Saturday, June 10, 2006

Ra Beautiful Game!

Saturday 1:55 p.m.
Whilst waiting for the Englanders to get cuffed by Paraquay. Come on, whoever you are!

God save our gracious Queen/Long may she serve ice cream and candy floss/ We are victorious/ Half a loaf between the four of us/Thank God there's no more of us/ God save the Queen!

I've tried to support Rangers in Europe. I've tried to be a little Englander, but I'm afraid ... well, just get stuck in Paraquay! It's hot in Germany. I hope it's really hot in Paraquay. Kick off!

2:05 p.m.
What a pile of dingo's bollocks! Paraquay have lost already. Goalie off and England one nil up.

It's a well known fact that the best football players in the world come from Bellshill, which just happens to be where I played football when I was kid. This is not exactly true. The best football players in the world come from Viewpark, which isn't even a town, but is separated from Bellshill by a couple of fields. Jimmy Johnstone, the best football player who ever lived, came from Viewpark.

When Tommy Docherty was in charge of the Scottish national team, he held a practice game, but had to abandon it. In practice games you wouldn't be allowed to foul. Nobody in the Scottish team could get the ball off Jimmy Johnstone, so the manager stopped the game.

Football, as I knew it in Bellshill, was mainly about taking the piss. I played in teams till I broke my collar bone when I was seventeen, but the best football games were played without proper parks, referees, or sometime even without a decent ball. Sometimes the game had to be abandoned because the owner of the ball had to go home for his tea. Also, it was mainly played in the summer, or at least in good weather.

You could go anywhere around that area of North Lanarkshire and if there were two of you, you could always get a game. It was normal for the best player to be given to the team that was losing and vice versa. The game sometimes lasted all afternoon, sometimes all evening in the summer. We played football the way Aboriginals do route marches. Sometimes you'd be chasing after someone who didn't have the ball! Sometimes you'd stop for a while and sit and have a chat, or more likely a wrestle.

People who pick football teams want winners. These are generally disturbed individuals who get really upset when they get beaten. When you get beaten in a football game, why take it personnally? There's eleven of you for God sake! It's not like boxing when you can tell the extent of your defeat by looking in the mirror!

Anyway, us Scots can't support England. They still show you programmes about how they won the World Cup in 1966 for God sake! But rarely in these programmes do they mention that the next year the English played Scotland at Wembilee in what was probably the best football game ever. We destroyed these so called world champions 3-2. Who can ever forget Jim Baxter playing keepy uppy with the ball then putting over the boy's head and Dennis Law taking it down on his chest? Now, that's taking the piss!! That's real football!

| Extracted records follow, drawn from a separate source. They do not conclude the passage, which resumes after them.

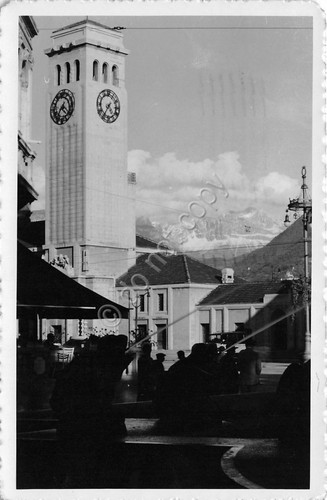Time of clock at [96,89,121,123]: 4:35
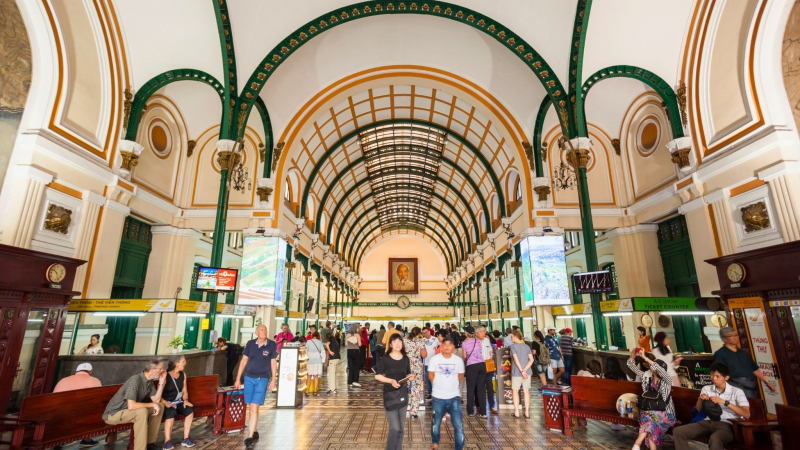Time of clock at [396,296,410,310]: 4:26
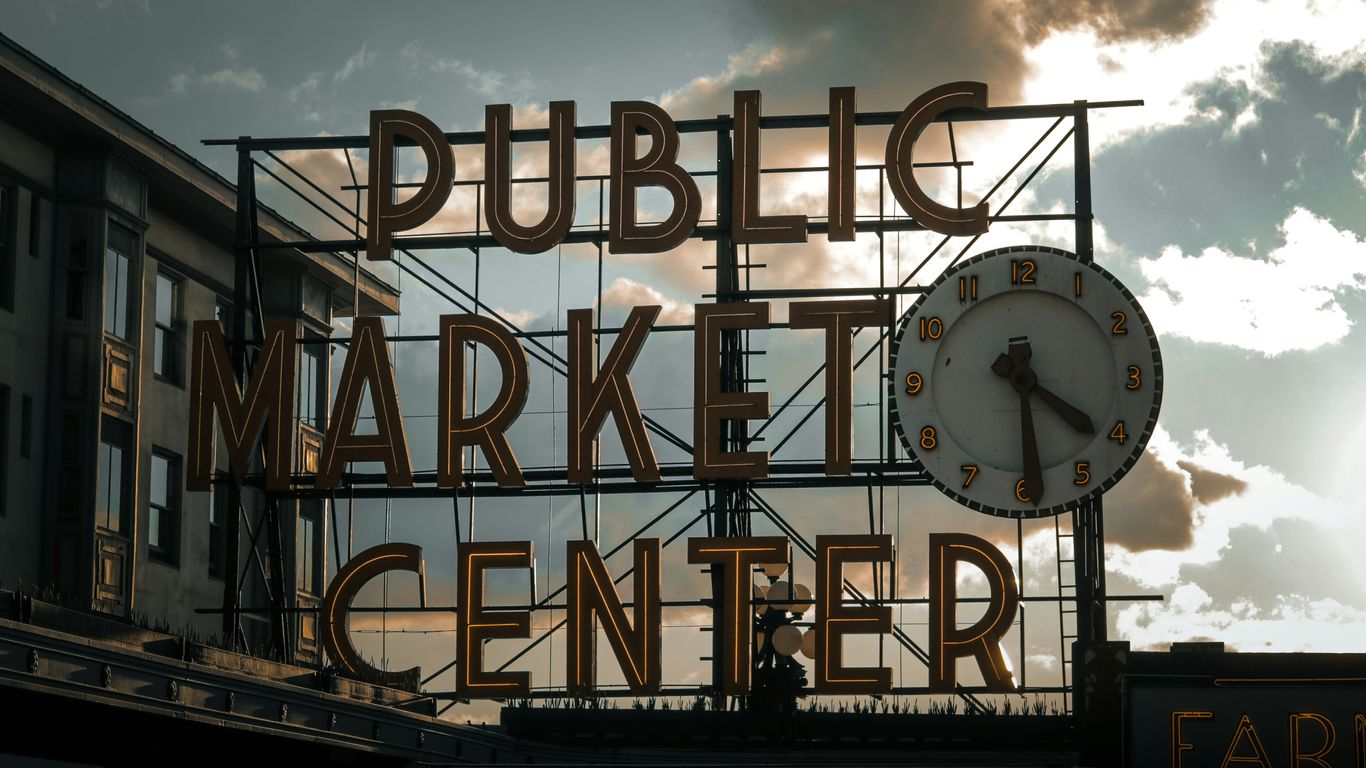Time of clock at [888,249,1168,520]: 4:29
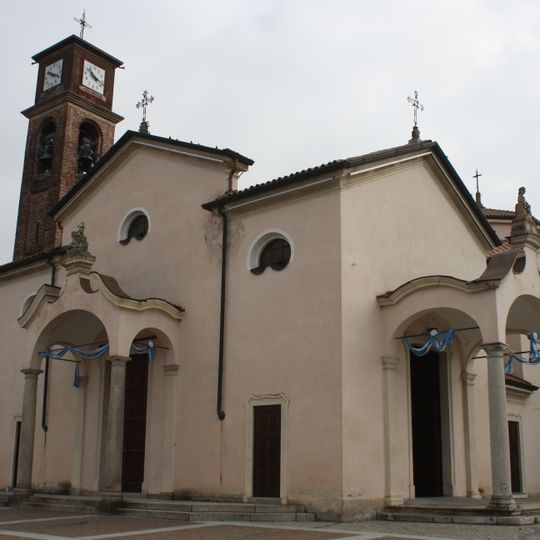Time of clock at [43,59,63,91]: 10:19
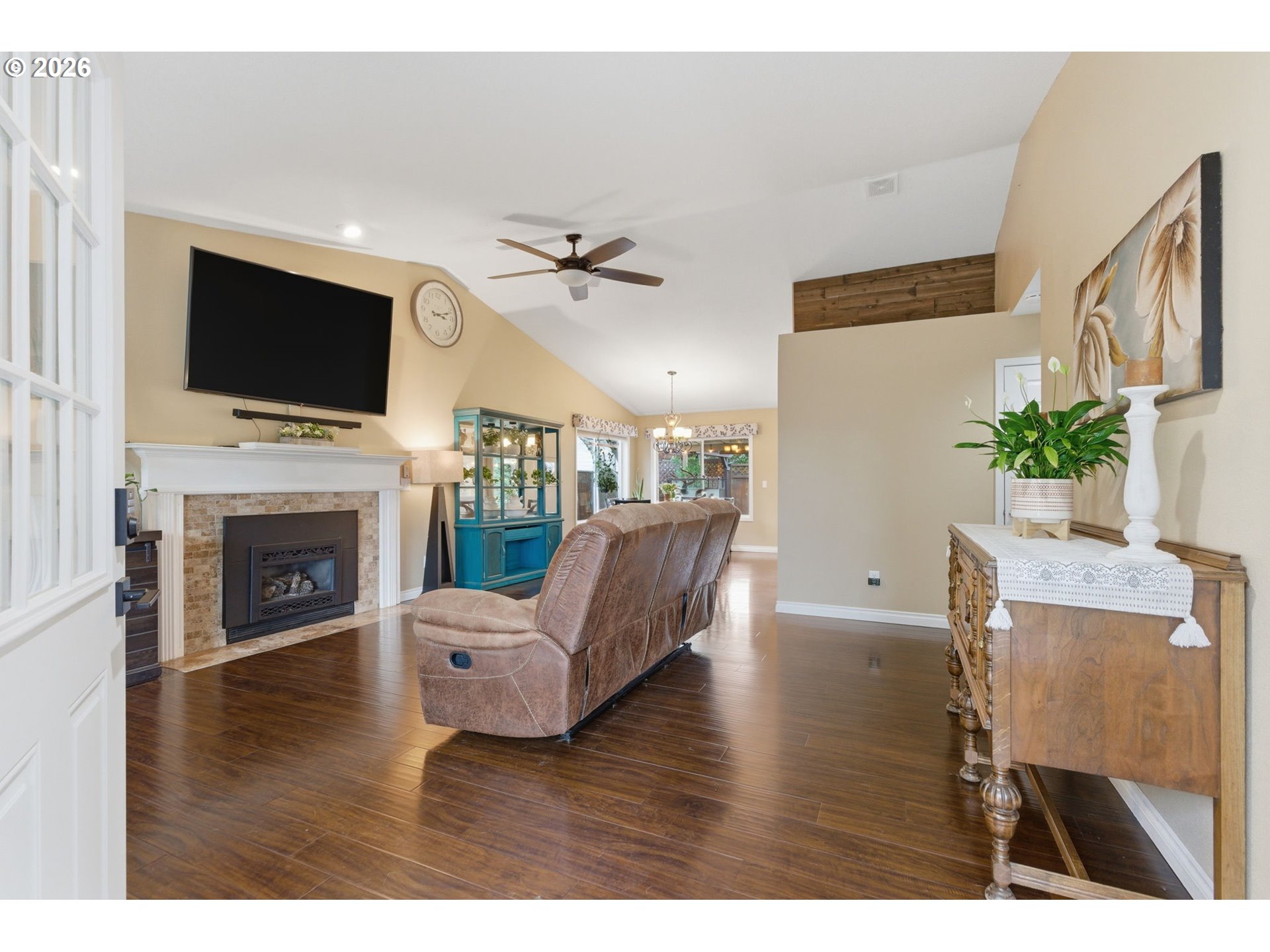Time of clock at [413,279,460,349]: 3:11
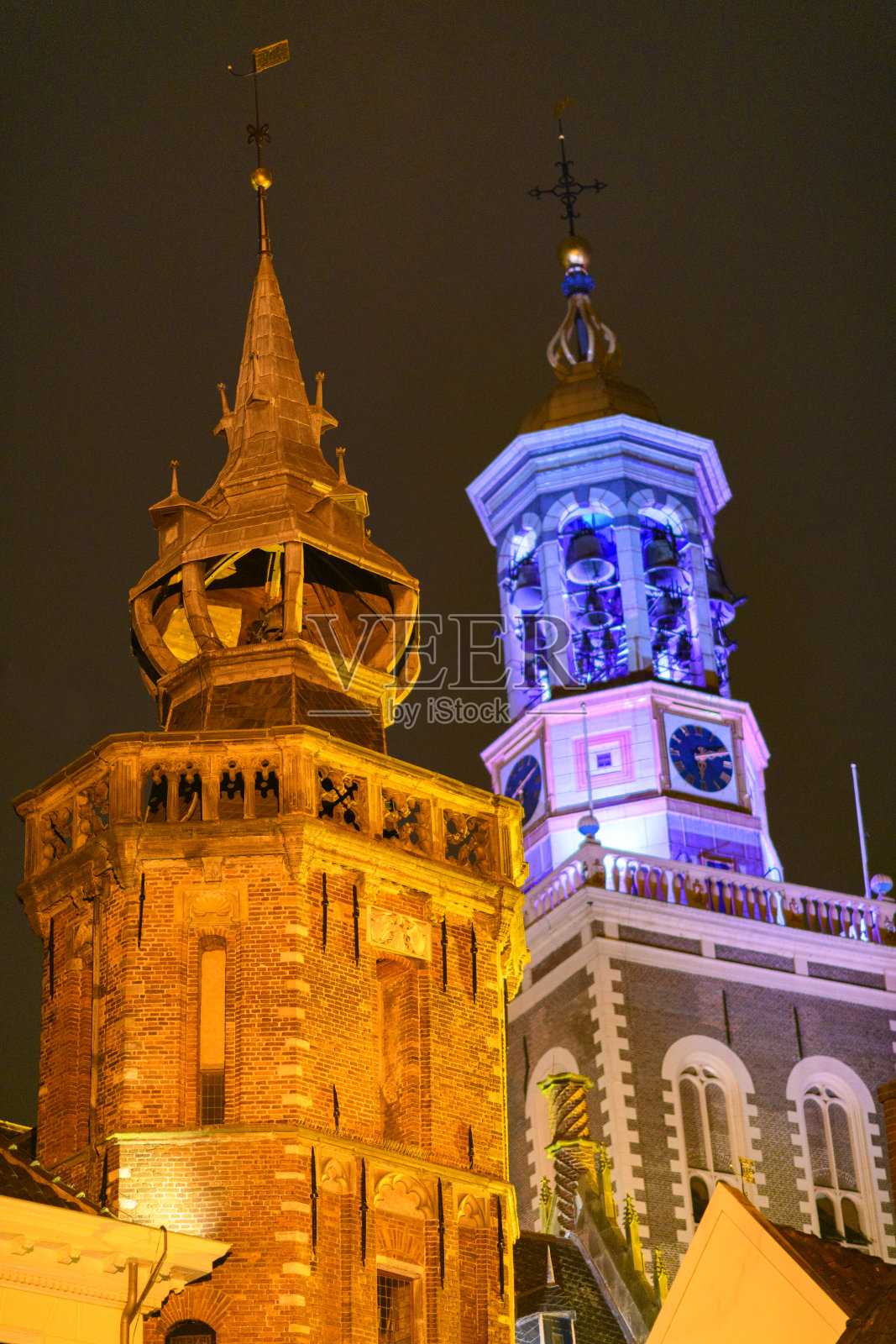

I was still trying to support England till a few nights ago when there was an English programme on about the best World Cup goal ever. They gave a prize to this Brazillian from 1970 who finished off a move ... well, he just finished it off. God almighty! Everyone knows the best goal ever was the one Maradona scored against England in 1986. How many English players did he leave in his wake? Seven was it? Eight? Obviously, the second best goal was the one Ronaldinho scored from the forty yard free kick, the one that went over Seaman's head and into the net. Perfect piss taking goal! Unfortunately, these goals were scored against the Sassannachs (aka the English imperialist swine!), so they couldn't be best, surely not.

The game of this group will be Sweden versus England. Go Henrik Larsson, go!